(VIDEO) Ashley Cain pursued her ice skating dreams while earning her high school diploma through Texas Tech University’s TTU K-12 program.
There is a sense of wonder when skating on ice, watching as the metal from the blades turn it from a smooth, frozen canvas into an Etch A Sketch filled with swirling figure eights and loops as if hand drawn by a calligrapher.
The drive, patience and talent once must possess to ice skate with ease is tremendous. Euless native Ashley Cain, a high school graduate of Texas Tech University's TTU K-12 distance learning programs, was born with it.
Practically raised on the skating rink, Ashley grew up infatuated with figure skating.
“My mom, Darlene, is originally from Canada, and my dad, Peter, is originally from Australia,” Ashley said. “My dad competed in ice skating during the 1980 Olympics for Australia, then he met my mom while they were both performing on the same ice skating tour. After they settled down to be skating coaches in Texas and had me, I was always at the rink. While there, I'd watch all the older skaters. I wanted to be out there and be doing what they did because they looked so fast and beautiful.”
As Ashley's passion to pursue ice skating increased, so did her commitments and practices. In 2009, when she was just 12 years old, Ashley made Team USA, and her schedule called for her to miss an extraordinary amount of days at a traditional school.
When it came time to enroll at her local high school, it became clear her ice skating dreams and a traditional school path didn't mesh.

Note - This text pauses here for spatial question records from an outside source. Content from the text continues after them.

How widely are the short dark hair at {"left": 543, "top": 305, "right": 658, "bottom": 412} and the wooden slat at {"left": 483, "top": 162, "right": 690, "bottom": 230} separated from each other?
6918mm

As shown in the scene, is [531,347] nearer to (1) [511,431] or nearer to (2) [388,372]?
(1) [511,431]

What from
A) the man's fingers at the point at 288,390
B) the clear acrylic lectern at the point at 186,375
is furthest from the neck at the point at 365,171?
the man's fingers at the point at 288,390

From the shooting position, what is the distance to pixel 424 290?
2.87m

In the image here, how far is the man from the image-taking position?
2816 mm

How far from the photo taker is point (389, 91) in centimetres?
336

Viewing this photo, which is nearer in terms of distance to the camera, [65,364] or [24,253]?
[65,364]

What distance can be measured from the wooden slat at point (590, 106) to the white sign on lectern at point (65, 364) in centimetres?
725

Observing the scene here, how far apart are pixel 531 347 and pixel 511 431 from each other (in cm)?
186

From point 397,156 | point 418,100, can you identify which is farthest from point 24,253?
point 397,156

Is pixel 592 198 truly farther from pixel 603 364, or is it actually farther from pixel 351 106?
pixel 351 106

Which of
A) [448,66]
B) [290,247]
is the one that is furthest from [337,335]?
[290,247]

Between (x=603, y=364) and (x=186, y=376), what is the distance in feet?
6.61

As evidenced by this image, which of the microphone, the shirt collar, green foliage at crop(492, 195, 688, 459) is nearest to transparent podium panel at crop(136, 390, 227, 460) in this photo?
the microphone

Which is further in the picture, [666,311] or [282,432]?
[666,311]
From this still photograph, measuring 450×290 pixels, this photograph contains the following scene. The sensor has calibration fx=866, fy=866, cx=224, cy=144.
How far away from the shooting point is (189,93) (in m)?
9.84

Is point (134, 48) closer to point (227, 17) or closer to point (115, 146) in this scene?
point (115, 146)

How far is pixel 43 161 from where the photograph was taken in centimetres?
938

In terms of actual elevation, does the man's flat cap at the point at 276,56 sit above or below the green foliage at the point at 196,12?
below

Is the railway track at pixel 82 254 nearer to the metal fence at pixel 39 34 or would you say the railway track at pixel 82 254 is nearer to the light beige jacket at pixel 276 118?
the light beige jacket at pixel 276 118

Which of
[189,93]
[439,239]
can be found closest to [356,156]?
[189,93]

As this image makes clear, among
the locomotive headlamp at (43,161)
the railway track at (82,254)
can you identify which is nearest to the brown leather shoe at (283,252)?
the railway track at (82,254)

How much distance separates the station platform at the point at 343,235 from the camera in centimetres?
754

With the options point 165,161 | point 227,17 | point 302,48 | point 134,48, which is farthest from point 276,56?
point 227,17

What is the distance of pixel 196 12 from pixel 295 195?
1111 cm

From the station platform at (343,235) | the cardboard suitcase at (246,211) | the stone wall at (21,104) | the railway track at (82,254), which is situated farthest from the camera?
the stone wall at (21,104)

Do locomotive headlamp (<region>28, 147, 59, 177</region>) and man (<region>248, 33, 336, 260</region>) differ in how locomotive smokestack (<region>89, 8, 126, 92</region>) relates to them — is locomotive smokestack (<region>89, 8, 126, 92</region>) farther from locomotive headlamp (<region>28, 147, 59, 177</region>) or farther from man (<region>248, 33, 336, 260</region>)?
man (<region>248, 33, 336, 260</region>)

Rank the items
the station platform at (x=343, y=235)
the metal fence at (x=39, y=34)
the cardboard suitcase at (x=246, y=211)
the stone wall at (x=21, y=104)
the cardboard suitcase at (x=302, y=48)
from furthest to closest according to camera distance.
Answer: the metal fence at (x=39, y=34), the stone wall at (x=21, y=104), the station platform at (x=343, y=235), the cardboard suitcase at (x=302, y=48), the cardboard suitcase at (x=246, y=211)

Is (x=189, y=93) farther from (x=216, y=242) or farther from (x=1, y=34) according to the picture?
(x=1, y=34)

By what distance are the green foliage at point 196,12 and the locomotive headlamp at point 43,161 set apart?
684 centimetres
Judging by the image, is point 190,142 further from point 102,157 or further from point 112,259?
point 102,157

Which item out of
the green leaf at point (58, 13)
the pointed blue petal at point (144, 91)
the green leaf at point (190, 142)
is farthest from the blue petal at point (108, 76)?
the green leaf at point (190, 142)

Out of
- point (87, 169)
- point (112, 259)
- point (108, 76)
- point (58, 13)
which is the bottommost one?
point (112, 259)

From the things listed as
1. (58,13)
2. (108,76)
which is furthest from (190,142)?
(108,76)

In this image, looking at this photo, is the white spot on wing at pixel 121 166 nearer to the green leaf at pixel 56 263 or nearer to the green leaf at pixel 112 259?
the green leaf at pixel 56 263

“I was going to go to Coppell High School and, at the time, there really weren't any elite athletes in the area,” Ashley said. “The amount of training I needed to do in order to be on Team USA and be on the national level, I couldn't really do that and go to school full time, too. So, about a week before school was starting, my parents and I went into the school and said, ‘This is the amount of days I'm going to miss,' and they said, ‘It's not possible. You can't miss that many days.' So, they referred me to the Texas Tech's TTU K-12 program, which was great.”
Completing her Texas high school diploma and following her ice skating ambitions simultaneously made Ashley more independent and focused in both areas.
“Getting my degree through TTU K-12 allowed me to train at the level I needed to, and it also taught me discipline because I couldn't get behind on my lessons,” she said. “I had to finish my lessons on time. It made me really independent because, even though I had teachers online, I still had to figure a few things out on my own, too.
“It was good for me because, when I was in actual school, I would miss a lot of things and then have to make a lot of things up in the early morning. That was hard for me because then I was tired for training later in the day. With TTU K-12, I could train, get off the ice, do my schoolwork, get back on the ice to train more, then go home and finish my schoolwork. It made a really good balance.”
Skating for Team USA, Ashley traveled extensively while also finishing her schoolwork. During her time abroad, she was able to connect to her history lessons.
“The really cool thing about traveling so much while taking my classes was, when I was in my history class, I was going to Moscow and reading about Lenin's tomb on the way there,” Ashley said. “I was reading all about it, doing work for it and everything and, when I got to Moscow, I was able to see Lenin's tomb in person. I was actually getting to see everything that was in my history book, so that was cool.”
Ashley has always been a bit non-traditional, not only with her schooling, but also with her ice skating.
“I'm one of a few who competes in both singles and pair skating,” she said. “I medaled in singles and pairs at Nationals for Team USA in 2012, but then my partner and I split that same year and I just did singles for four-and-a-half years.”
In 2016, Ashley found a new partner in Timothy LeDuc. The pair clicked instantly and have since competed in recent tournaments. They placed third at the 2017 U.S. Figure Skating Championships, earning a bronze medal.
Though the pair didn't qualify for the one open pair skating spot for the 2018 Winter Olympics, they were named as alternates and will continue training for it.
Ashley and Timothy also represented the United States at the Four Continents competition Jan. 22-27 in Taiwan. The competition had skaters from the Americas, Asia, Africa and Oceania, which includes Australia and New Zealand. The pair placed second, earning a silver medal.
As for other kids who want to become star athletes but also want a solid education, Ashley had some words of advice.
“I think it's really important to always keep your sport and school even,” she said. “For me, I had to find that balance of doing my schoolwork and also giving 100 percent to my sport at the same time. I think that's what's most important.”